Provided records ->
----

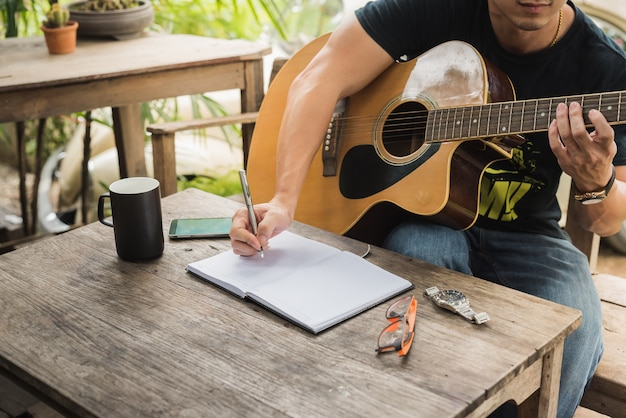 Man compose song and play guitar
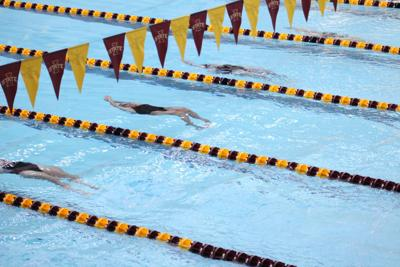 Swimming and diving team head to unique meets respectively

----

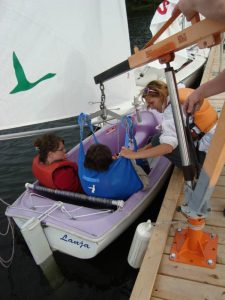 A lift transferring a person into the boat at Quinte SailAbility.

----

The task -> Exactly the lines starting at the one above with "Man compose song and play guitar" and ending at the one with "Swimming and diving" should be printed, and nothing else. Omit the pictures.

Solution for this task ->
 Man compose song and play guitar
 Swimming and diving team head to unique meets respectively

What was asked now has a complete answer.